300 gigabytes. The strength in revenues came from further penetration of Internet companies which accounted for 30% of total revenue versus 25% and 16% in the previous two quarters. NetCache also added to the revenue strength, growing 66% sequentially to 7% of overall revenues from 5% of revenues in the previous quarter. The sales force reorganization had a significant positive impact on the NetCache business in the quarter, and that segment showed particular strength in the North American market.

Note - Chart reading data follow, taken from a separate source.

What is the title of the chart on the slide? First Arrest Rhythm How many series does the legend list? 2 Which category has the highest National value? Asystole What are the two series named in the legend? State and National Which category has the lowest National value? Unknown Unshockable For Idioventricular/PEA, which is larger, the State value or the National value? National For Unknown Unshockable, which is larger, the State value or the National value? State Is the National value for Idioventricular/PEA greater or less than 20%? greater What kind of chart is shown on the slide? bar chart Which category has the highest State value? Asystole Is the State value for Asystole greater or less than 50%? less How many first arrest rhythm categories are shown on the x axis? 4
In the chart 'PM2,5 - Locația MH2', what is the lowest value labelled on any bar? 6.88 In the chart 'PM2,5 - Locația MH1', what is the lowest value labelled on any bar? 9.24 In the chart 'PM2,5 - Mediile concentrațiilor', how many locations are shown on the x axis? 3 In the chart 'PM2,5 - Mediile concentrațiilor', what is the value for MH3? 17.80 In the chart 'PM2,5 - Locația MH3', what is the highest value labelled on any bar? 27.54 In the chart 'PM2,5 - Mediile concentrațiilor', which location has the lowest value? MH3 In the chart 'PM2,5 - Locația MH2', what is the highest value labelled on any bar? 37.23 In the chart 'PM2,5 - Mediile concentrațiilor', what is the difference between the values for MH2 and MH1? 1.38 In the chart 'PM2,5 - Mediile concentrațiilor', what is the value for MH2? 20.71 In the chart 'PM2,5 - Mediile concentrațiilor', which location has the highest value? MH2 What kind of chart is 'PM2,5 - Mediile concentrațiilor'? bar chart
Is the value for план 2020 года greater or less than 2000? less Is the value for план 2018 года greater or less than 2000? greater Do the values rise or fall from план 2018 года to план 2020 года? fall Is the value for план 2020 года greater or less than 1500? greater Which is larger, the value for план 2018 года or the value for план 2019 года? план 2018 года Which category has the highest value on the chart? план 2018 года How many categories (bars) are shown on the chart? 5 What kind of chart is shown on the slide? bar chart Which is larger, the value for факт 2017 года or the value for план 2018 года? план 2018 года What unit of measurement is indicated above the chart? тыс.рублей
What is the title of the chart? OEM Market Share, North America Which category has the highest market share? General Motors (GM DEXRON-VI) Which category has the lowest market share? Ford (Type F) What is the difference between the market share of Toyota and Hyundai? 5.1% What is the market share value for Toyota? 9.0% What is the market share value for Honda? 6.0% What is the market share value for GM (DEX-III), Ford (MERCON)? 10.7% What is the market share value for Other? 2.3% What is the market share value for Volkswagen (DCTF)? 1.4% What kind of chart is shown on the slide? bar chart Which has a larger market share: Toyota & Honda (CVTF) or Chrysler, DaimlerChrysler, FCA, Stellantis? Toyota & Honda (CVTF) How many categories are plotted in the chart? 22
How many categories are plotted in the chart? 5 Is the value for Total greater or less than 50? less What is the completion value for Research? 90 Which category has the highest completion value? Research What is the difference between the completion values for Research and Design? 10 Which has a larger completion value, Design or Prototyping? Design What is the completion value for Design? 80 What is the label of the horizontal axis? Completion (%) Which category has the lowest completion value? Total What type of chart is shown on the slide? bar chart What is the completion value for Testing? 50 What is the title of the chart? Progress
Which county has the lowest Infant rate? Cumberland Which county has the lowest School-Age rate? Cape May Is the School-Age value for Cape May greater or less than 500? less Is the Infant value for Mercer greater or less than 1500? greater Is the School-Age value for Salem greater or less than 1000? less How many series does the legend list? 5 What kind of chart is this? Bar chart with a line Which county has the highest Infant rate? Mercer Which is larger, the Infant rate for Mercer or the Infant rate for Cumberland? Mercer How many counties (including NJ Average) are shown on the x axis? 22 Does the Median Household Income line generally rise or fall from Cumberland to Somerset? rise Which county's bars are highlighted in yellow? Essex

The software business was a stand-out performer, accounting for 14% of overall revenue up from 10% in the previous quarter and helped support gross margins. Strong demand for SnapMirror, SnapRestore, and Cluster Failover drove the exceptional software growth. Gross margins declined only 10 basis points sequentially as the high-margin software business offset additional storage capacity contributions. We believe these new functionalities are allowing NetApp to better leverage is incumbency in technical environments to Enterprise environments. NetApp's database bookings, a good indicator of this trend, grew to 10% of total bookings, up from 8% and 6% in the previous two quarters. Overall booldngs exceeded revenue for the quarter indicating that the company grew backlog. The reseller agreements with Dell and Fujitsu remain on plan and together accounted for 5% of total revenue versus 4% in the previous quarter.

INVESTMENT CONCLUSION

We believe it is increasingly clear that the Network Attached Storage marketplace is more than a niche opportunity, and NTAP is not just the marketshare leader but the market defining company. NTAP is a pure-play on the white-hot mid-range open systems storage market. The fact that EMC and IBM have recently made acquisitions in order to participate in the mid-range is a testament to its growth prospects and opportunity. NTAP's idea of simple, fast, and reliable storage appliances is a compelling value proposition, and its rousing success in the Internet marketplace validates this clam NTAP's products allow heterogeneous computing environments to share data, something many corporations want but few storage suppliers offer. We believe NTAP's market leadership, growth profile, and technological innovation will allow it to close the valuation gap between itself and the SAN universe. At 10x FY01 revenues NetApp offers a compelling relative valuation and we continue to recommend it with a Buy rating and a $145 price target.

Bold emphasis is mine. Note that the target has already been reached as it is reporting pre-split prices. I like market defining companies as a rule.

The author may have a position in the above security.